Writers write to make a difference, move the needle, maybe even to change the world. At least that’s our hope. Sometimes it’s only mother and her quilting circle that show any interest in your work. But sometimes the vice president of the United States takes notice, uses your words in a commencement address, and the self-appointed Washington Post fact checker notes the points he used from you in that talk and bestows upon him (and thus you) two Pinocchios for supposedly failing to grasp simple facts and peddling falsehood.
This happened to me this week. It was brought to my attention a few days ago by another fact checker, from PolitiFact, who wanted to take his own gander at the veracity of the vice president’s words. (He did an exceptionally more thoughtful job in his fact checking!)
The statement in question was that, in important ways, religious faith is doing quite well in America. That claim, the Washington Post ascertained, and the vice president’s office confirmed, came from a recent Federalist article. It highlighted new Harvard University research detailing how vibrant religious faith in America is not declining, and we are not following the mass secularization of Western Europe. So what’s the beef?
The Post accuses the vice president of “cherry-picking” and asserts that he selectively “latched onto one specific study to make the claim that the percentage of truly religious [citizens] in the United States have remained consistent in recent decades…” They claim that the “cherry-picked” study “actually undermines his point, as it demonstrated that except for a core group, religion is fading away for other Americans.”
As we quickly dig into this charge, remember this phrase, “except for a core group.”
As for the “cherry-picking” claim: Seriously? Some might use the word “petty” here. As if the vice president’s commencement address to these students—and their parents, siblings, aunts, uncles, grandmas, and grandpas sitting through this long graduation exercise on hard chairs and uncomfortable shoes—should have provided a generous literature review of the sociological research on this point.
This suggests Pence would have been better addressing the changing trend lines over the last four to five decades, perhaps with colorful graphs and charts, examining and explaining what they meant and what social factors drove them. He could have compared the various and sometimes conflicting findings from the diversity of scholars laboring in this field.
But he didn’t. It was a commencement speech, after all.

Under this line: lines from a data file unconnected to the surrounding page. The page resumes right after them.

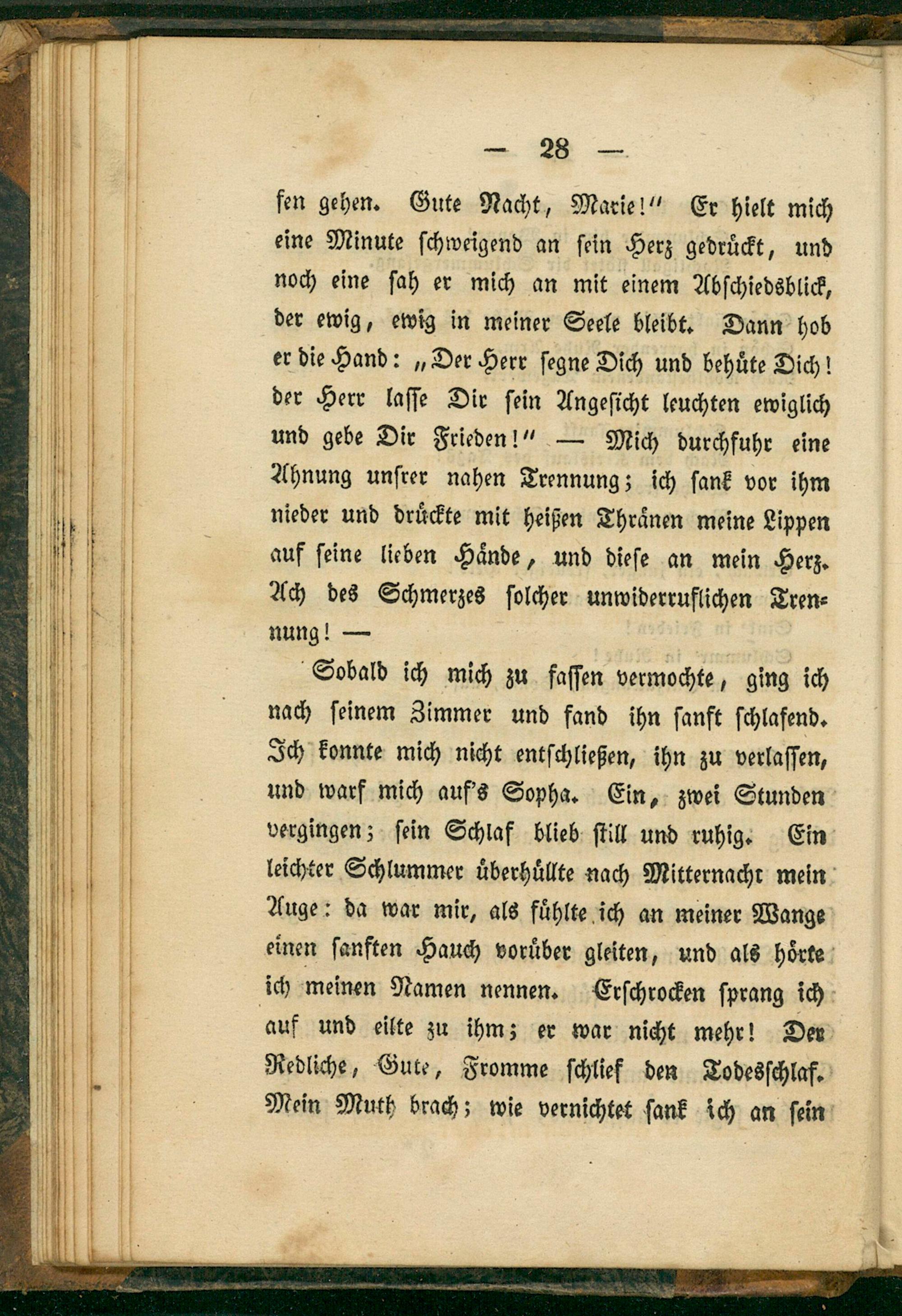 — 28 —

fen gehen. Gute Nacht, Marie!" Er hielt mich eine Minute schweigend an sein Herz gedrückt, und noch eine sah er mich an mit einem Abschiedsblick, der ewig, ewig in meiner Seele bleibt. Dann hob er die Hand: „Der Herr segne Dich und behüte Dich! der Herr lasse Dir sein Angesicht leuchten ewiglich und gebe Dir Frieden!" — Mich durchfuhr eine Ahnung unsrer nahen Trennung; ich sank vor ihm nieder und drückte mit heißen Thränen meine Lippen auf seine lieben Hände, und diese an mein Herz. Ach des Schmerzes solcher unwiderruflichen Trennung! —

Sobald ich mich zu fassen vermochte, ging ich nach seinem Zimmer und fand ihn sanft schlafend. Ich konnte mich nicht entschließen, ihn zu verlassen, und warf mich auf's Sopha. Ein, zwei Stunden vergingen; sein Schlaf blieb still und ruhig. Ein leichter Schlummer überhüllte nach Mitternacht mein Auge: da war mir, als fühlte ich an meiner Wange einen sanften Hauch vorüber gleiten, und als hörte ich meinen Namen nennen. Erschrocken sprang ich auf und eilte zu ihm; er war nicht mehr! Der Redliche, Gute, Fromme schlief den Todesschlaf. Mein Muth brach; wie vernichtet sank ich an sein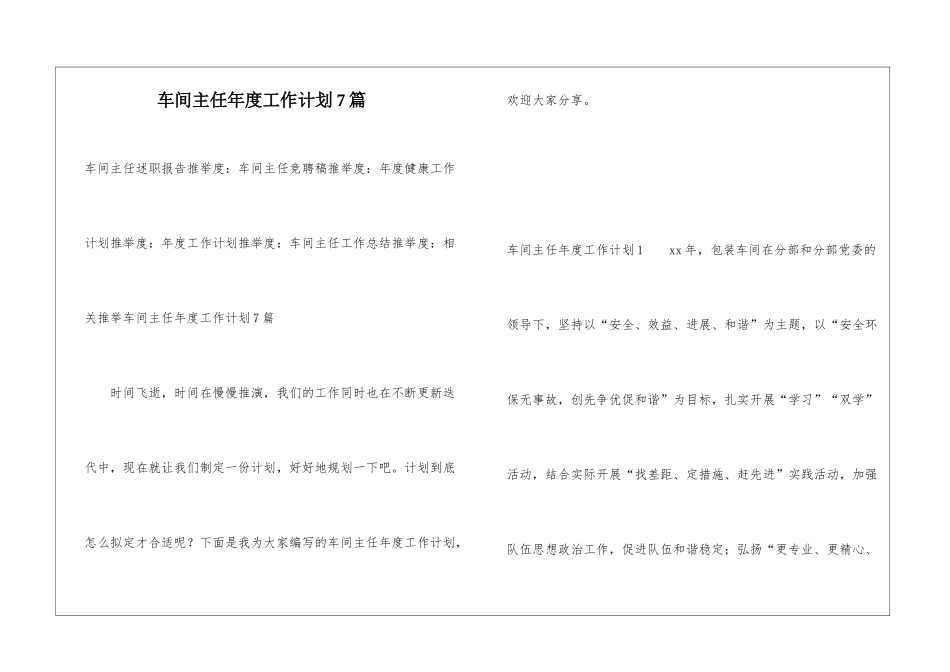 车间主任年度工作计划7篇

车间主任述职报告推举度：车间主任竞聘稿推举度：年度健康工作计划推举度：年度工作计划推举度：车间主任工作总结推举度：相关推举车间主任年度工作计划7篇

时间飞逝，时间在慢慢推演，我们的工作同时也在不断更新迭代中，现在就让我们制定一份计划，好好地规划一下吧。计划到底怎么拟定才合适呢？下面是我为大家编写的车间主任年度工作计划，欢迎大家分享。

车间主任年度工作计划1 xx年，包装车间在分部和分部党委的领导下，坚持以“安全、效益、进展、和谐”为主题，以“安全环保无事故，创先争优促和谐”为目标，扎实开展“学习”“双学”活动，结合实际开展“找差距、定措施、赶先进”实践活动，加强队伍思想政治工作，促进队伍和谐稳定；弘扬“更专业、更精心、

He merely gave them a few quick bits from one research-based article as one small point in his speech. The nerve.
What did the Harvard study really say? Pence, an unapologetic Christian, was speaking to an auditorium of unapologetic Christians. These are people who would not celebrate the mainline faiths continuing to make unacceptable compromises on non-negotiables of the Christian faith.
Rather, this kind of audience recognizes these are the churches that are hemorrhaging members, and there is no tourniquet large enough to staunch the exodus. They are losing little sleep over the fact. They would, however, celebrate the vibrant persistence of biblical Christianity, more-than-just-Sunday church attendance, and dynamic, fervent prayer in the lives of many people in America. That is clearly what the vice president was referencing.
Curiously, this is exactly the kind of faith the Harvard study said was strong. The Post fact checkers even admit this without admitting it. Remember the “except for a core group” phrase? That is where the truth lies, and the Post failed (or chose not) to tell this important part of the story. This core group comprises these serious Christians, and the Post knew this quite well if it read the study.
The Harvard scholars are unequivocal in explaining this. Let me give you just a few of their conclusions in their own words. (Their terms “strong affiliation” and “weak affiliation” refer to strong and weak belief and practice.)
‘Using data from the General Social Survey … we show that the United States has demonstrated sustained levels of intense religiosity across key measures over the last few decades that are unique when compared to other advanced industrial nations.’ (p. 687)
‘Because strong affiliation remains stable while weaker affiliations have declined, those with strong affiliation actually make up a larger share of the affiliated [ie. faith practicing] population over time.’ (p. 689)
[While there has been a rapid rise in the ‘unaffiliated’] … ‘we also find a patently persistent level of strong [faith] affiliation between 1989 to 2016.’ (p. 688)
‘…the intensity of American religion is high and persistent, which is making the United States even more exceptional [faith-wise] over time.’ (p. 696)
Finally, the last two lines of their article: “And although religion is simply becoming less salient in other societies, it remains important in the public sphere and central to cultural divides in the United States. Therefore, rather than following the pattern we would expect on the basis of the secularization thesis, American religion remains persistently and exceptionally intense” (emphases added).
Yes, some kinds of faith are tanking dramatically: lukewarm and liberal Christianity. Some kinds of faith are thriving: the practice of conservative, biblical faith. Some media and cultural elites see this as bad news. It’s very good news for the people who form the heart and backbone of this nation, and this is obviously what the vice president was celebrating with his audience.
Too bad the Washington Post doesn’t have a better handle on the basic nuances of sociology of religion in America today to inform their fact-checking.